## begin AVAILABLE DATA

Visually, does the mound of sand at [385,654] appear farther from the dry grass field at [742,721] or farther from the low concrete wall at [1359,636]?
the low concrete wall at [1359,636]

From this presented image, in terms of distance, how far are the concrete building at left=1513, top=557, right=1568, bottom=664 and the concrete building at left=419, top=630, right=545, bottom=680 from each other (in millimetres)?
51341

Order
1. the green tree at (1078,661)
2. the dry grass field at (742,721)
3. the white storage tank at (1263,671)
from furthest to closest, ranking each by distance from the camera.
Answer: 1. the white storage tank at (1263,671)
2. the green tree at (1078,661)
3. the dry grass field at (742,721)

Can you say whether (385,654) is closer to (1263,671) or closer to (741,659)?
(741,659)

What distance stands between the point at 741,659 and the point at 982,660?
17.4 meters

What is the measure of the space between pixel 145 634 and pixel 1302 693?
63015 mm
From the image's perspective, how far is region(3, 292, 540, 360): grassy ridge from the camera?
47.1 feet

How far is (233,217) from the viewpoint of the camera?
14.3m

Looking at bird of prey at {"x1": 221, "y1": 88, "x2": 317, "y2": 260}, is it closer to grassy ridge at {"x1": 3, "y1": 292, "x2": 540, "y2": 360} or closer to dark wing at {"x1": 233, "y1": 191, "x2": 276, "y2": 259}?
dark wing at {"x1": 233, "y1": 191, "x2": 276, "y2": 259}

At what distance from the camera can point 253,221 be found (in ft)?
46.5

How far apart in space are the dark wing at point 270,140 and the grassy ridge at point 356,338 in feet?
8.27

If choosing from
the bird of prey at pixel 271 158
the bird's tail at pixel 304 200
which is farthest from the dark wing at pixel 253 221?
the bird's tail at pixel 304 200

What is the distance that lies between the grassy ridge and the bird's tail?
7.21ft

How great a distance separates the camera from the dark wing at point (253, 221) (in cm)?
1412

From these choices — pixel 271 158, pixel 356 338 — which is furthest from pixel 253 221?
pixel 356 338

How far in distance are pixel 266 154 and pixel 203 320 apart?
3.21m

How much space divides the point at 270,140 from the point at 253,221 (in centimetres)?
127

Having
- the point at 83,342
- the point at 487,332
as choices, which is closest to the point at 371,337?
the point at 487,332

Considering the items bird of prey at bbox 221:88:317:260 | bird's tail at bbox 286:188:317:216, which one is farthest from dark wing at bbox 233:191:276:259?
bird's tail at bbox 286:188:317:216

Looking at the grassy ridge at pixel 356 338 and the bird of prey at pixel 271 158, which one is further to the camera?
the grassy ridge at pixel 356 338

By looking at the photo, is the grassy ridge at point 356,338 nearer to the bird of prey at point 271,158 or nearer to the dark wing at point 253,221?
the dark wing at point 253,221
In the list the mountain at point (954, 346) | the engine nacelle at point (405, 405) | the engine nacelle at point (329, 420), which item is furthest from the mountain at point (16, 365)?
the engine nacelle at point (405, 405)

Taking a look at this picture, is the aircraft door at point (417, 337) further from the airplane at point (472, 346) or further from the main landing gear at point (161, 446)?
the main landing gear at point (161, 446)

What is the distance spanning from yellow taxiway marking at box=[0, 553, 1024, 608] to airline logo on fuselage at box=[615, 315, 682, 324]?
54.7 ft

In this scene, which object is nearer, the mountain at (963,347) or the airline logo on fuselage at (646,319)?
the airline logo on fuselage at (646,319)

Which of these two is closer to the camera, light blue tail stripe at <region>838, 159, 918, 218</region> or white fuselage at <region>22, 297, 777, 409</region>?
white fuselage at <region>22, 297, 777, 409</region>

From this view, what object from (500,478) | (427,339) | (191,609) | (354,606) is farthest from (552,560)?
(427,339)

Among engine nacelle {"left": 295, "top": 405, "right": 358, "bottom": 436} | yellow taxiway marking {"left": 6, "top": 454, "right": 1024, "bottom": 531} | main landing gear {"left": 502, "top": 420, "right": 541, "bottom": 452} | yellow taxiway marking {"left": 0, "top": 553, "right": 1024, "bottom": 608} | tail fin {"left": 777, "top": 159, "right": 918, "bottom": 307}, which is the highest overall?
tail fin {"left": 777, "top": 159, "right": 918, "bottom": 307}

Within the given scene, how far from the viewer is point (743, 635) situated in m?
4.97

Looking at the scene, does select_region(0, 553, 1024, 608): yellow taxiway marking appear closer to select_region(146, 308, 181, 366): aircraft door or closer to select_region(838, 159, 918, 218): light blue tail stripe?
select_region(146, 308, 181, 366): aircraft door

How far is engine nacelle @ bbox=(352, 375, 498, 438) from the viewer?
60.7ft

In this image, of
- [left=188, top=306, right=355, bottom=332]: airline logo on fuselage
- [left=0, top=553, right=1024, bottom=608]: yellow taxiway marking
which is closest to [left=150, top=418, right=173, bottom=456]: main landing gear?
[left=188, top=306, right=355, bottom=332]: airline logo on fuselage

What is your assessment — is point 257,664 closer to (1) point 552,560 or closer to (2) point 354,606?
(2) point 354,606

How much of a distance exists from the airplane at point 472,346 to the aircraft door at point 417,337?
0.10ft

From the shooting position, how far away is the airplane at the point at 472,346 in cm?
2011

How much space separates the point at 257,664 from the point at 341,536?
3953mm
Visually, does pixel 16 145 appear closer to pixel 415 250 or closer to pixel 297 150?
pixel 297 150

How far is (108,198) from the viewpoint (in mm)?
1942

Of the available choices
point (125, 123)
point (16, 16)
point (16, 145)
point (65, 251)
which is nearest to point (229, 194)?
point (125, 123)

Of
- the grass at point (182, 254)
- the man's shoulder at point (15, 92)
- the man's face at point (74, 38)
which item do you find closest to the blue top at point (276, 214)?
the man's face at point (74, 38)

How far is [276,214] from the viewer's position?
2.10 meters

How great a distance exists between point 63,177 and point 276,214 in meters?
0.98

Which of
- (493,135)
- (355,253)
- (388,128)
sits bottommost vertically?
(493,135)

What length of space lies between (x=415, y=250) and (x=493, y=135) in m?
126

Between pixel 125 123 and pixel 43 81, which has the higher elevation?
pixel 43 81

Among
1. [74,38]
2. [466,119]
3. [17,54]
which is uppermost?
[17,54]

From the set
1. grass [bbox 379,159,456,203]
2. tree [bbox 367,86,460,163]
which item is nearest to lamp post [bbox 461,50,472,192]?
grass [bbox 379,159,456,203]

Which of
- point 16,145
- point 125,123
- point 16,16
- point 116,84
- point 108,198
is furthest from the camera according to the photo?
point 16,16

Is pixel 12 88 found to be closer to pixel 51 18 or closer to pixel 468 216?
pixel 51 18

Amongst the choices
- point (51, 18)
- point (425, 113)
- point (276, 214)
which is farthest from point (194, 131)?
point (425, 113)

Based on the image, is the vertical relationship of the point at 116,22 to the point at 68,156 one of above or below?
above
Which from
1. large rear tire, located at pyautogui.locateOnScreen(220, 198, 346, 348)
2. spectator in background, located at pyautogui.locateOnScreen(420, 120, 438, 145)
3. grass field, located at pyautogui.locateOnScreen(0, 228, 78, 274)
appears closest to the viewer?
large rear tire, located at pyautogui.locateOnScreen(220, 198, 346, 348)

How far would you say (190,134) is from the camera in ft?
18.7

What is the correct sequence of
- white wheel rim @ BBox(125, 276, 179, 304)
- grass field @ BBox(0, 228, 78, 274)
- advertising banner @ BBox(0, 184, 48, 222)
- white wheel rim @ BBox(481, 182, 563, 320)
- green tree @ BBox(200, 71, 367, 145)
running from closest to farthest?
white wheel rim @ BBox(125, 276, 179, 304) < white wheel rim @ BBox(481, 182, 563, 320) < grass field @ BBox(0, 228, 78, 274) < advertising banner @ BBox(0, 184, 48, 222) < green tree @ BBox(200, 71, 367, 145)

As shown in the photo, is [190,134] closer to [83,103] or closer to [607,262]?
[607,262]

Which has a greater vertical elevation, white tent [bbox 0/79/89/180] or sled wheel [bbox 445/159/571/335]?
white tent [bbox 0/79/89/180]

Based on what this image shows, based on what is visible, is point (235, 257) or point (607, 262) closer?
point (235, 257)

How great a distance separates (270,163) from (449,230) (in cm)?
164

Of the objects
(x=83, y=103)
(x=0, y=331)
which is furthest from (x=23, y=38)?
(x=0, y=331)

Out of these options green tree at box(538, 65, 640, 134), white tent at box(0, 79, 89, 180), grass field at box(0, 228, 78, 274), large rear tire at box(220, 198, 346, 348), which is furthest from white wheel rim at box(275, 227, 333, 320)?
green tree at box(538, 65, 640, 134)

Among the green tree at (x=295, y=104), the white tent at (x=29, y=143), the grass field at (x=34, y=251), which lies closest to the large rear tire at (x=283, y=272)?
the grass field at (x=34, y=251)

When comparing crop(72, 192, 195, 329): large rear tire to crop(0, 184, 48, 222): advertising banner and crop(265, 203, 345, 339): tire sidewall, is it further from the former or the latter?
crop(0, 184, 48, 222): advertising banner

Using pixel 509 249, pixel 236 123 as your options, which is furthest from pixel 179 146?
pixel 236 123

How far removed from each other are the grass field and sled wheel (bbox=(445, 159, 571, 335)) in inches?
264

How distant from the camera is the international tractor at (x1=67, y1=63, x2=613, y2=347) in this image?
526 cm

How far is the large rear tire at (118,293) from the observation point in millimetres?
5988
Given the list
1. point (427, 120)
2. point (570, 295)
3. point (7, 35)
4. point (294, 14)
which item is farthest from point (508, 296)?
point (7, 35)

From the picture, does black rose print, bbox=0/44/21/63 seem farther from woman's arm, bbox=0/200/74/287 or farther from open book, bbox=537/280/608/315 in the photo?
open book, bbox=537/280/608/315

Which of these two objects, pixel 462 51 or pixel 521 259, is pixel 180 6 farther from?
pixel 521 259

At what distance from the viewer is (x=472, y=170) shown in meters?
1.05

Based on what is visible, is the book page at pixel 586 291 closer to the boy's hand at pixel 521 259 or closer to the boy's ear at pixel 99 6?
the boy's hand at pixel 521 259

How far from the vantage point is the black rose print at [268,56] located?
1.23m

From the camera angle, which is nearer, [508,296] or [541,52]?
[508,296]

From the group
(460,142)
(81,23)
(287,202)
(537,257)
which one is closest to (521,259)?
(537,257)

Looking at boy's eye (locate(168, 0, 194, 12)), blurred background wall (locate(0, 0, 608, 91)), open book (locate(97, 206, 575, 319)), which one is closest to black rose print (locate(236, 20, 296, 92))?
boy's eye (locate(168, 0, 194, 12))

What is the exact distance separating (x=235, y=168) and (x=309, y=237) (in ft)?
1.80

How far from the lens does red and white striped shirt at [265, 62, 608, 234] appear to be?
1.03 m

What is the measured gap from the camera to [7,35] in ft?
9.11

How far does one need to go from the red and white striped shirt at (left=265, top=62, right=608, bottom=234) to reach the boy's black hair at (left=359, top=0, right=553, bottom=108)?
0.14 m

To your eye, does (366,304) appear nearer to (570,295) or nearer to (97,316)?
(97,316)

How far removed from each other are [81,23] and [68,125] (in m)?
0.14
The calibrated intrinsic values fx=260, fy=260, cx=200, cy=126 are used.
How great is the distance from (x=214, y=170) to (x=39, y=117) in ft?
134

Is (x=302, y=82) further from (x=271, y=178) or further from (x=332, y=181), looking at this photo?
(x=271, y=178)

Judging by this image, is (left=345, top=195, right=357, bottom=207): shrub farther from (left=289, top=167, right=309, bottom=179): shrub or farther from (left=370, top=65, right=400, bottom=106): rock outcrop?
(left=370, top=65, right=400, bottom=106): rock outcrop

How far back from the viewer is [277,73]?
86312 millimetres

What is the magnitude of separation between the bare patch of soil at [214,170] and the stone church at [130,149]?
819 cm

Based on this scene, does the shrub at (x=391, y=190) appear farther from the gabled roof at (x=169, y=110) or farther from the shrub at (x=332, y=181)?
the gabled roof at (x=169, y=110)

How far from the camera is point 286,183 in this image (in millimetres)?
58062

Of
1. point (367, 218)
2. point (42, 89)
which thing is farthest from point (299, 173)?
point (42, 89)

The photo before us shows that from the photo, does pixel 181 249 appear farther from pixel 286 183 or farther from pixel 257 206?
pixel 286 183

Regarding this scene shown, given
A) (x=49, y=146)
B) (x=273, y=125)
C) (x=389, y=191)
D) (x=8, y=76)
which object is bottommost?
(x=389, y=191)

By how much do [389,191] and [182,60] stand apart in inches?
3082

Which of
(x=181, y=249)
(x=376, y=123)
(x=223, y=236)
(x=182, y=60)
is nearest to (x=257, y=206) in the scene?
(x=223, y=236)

## end AVAILABLE DATA

_TASK REQUIREMENTS_
Reproduce only the lines running from the one with "To your eye, does" through the final line of the listing above, both ends included.

_SOLUTION TO THIS EXERCISE_
To your eye, does (366,304) appear nearer to (570,295) or nearer to (97,316)?
(97,316)

How far removed from each other are [81,23] and [68,125] (in m)?
0.14
The calibrated intrinsic values fx=260, fy=260, cx=200, cy=126 are used.
How great is the distance from (x=214, y=170) to (x=39, y=117) in ft?
134

Is (x=302, y=82) further from (x=271, y=178) or further from (x=332, y=181), looking at this photo?
(x=271, y=178)

Judging by this image, is (left=345, top=195, right=357, bottom=207): shrub farther from (left=289, top=167, right=309, bottom=179): shrub or farther from (left=370, top=65, right=400, bottom=106): rock outcrop?
(left=370, top=65, right=400, bottom=106): rock outcrop

How far back from the viewer is [277,73]?
86312 millimetres

What is the magnitude of separation between the bare patch of soil at [214,170] and the stone church at [130,149]?
819 cm

Based on this scene, does the shrub at (x=391, y=190) appear farther from the gabled roof at (x=169, y=110) or farther from the shrub at (x=332, y=181)?
the gabled roof at (x=169, y=110)

How far from the camera is point 286,183 in this image (in millimetres)?
58062

Of
1. point (367, 218)
2. point (42, 89)
which thing is farthest from point (299, 173)?
point (42, 89)

The photo before us shows that from the photo, does pixel 181 249 appear farther from pixel 286 183 or farther from pixel 257 206?
pixel 286 183

Regarding this scene shown, given
A) (x=49, y=146)
B) (x=273, y=125)
C) (x=389, y=191)
D) (x=8, y=76)
which object is bottommost?
(x=389, y=191)

By how much do [389,191] and [182,60] stand apart in inches?
3082

Which of
(x=181, y=249)
(x=376, y=123)
(x=223, y=236)
(x=182, y=60)
is nearest to (x=257, y=206) in the scene?
(x=223, y=236)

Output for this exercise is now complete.